• [Task objective]: Copy out the stretch from the line that contains "What is the" through the end of the rows, substituting "person in dark coat" for "woman in dark coat" and leaving everything else unchanged.
● ● ● ●
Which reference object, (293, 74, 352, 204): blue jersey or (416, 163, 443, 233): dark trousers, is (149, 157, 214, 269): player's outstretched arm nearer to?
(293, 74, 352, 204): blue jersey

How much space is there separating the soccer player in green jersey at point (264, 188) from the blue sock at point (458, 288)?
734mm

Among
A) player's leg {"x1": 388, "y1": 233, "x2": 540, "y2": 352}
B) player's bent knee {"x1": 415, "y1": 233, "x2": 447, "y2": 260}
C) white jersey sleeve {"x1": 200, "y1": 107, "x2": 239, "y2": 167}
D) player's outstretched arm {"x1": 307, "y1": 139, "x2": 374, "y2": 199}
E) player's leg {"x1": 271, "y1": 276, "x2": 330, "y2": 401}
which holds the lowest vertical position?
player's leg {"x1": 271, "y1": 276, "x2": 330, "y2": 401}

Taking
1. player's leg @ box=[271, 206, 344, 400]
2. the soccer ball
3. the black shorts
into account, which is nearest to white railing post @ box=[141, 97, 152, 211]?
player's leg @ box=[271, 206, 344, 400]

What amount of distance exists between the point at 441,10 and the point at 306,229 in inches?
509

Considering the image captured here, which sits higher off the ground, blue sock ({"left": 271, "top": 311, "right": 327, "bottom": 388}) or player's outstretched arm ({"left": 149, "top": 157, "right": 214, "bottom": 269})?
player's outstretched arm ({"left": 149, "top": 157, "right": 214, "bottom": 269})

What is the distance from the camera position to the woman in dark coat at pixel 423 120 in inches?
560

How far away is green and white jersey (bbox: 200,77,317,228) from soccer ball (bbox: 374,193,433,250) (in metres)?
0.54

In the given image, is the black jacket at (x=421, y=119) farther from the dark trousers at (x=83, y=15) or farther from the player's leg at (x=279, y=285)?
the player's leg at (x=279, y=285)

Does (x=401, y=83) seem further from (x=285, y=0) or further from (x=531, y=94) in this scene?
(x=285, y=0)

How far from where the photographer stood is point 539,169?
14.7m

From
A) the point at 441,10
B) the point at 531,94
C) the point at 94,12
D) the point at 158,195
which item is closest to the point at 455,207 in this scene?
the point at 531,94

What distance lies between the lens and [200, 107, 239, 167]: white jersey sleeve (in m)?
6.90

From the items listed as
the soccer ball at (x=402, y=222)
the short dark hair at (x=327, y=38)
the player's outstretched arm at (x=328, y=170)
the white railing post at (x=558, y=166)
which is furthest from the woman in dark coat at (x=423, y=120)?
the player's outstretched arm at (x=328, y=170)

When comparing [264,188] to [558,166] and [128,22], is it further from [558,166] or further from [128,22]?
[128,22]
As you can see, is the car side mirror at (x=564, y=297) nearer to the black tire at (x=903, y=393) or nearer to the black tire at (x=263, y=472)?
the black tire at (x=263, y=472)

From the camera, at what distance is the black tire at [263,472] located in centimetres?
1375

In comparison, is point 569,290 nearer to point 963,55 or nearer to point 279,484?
● ● ● ●
• [Reply to the exercise]:
What is the distance from the camera position to the person in dark coat at pixel 423 120 in inches?
560

How far away is green and white jersey (bbox: 200,77,317,228) from soccer ball (bbox: 374,193,433,250) (in metres)?
0.54

In the given image, is the black jacket at (x=421, y=119) farther from the dark trousers at (x=83, y=15) or farther from the player's leg at (x=279, y=285)?
the player's leg at (x=279, y=285)

Does (x=401, y=83) seem further from (x=285, y=0) or further from (x=531, y=94) in this scene?
(x=285, y=0)

How far from where the photographer stood is point 539,169?
14.7m

From
A) the point at 441,10
B) the point at 531,94
C) the point at 94,12
D) the point at 158,195
which item is closest to the point at 455,207 in this scene?
the point at 531,94

What distance lies between the lens and [200, 107, 239, 167]: white jersey sleeve (in m)?
6.90

From the items listed as
the soccer ball at (x=402, y=222)
the short dark hair at (x=327, y=38)
the player's outstretched arm at (x=328, y=170)
the white railing post at (x=558, y=166)
which is furthest from the person in dark coat at (x=423, y=120)?
the player's outstretched arm at (x=328, y=170)

When comparing [264,188] to [558,166] and [128,22], is it further from [558,166] or further from [128,22]?
[128,22]
As you can see, is the car side mirror at (x=564, y=297) nearer to the black tire at (x=903, y=393) or nearer to the black tire at (x=263, y=472)?
the black tire at (x=263, y=472)

From the camera, at what distance is the black tire at [263,472] located in centimetres?
1375

In comparison, is point 569,290 nearer to point 963,55 or nearer to point 279,484?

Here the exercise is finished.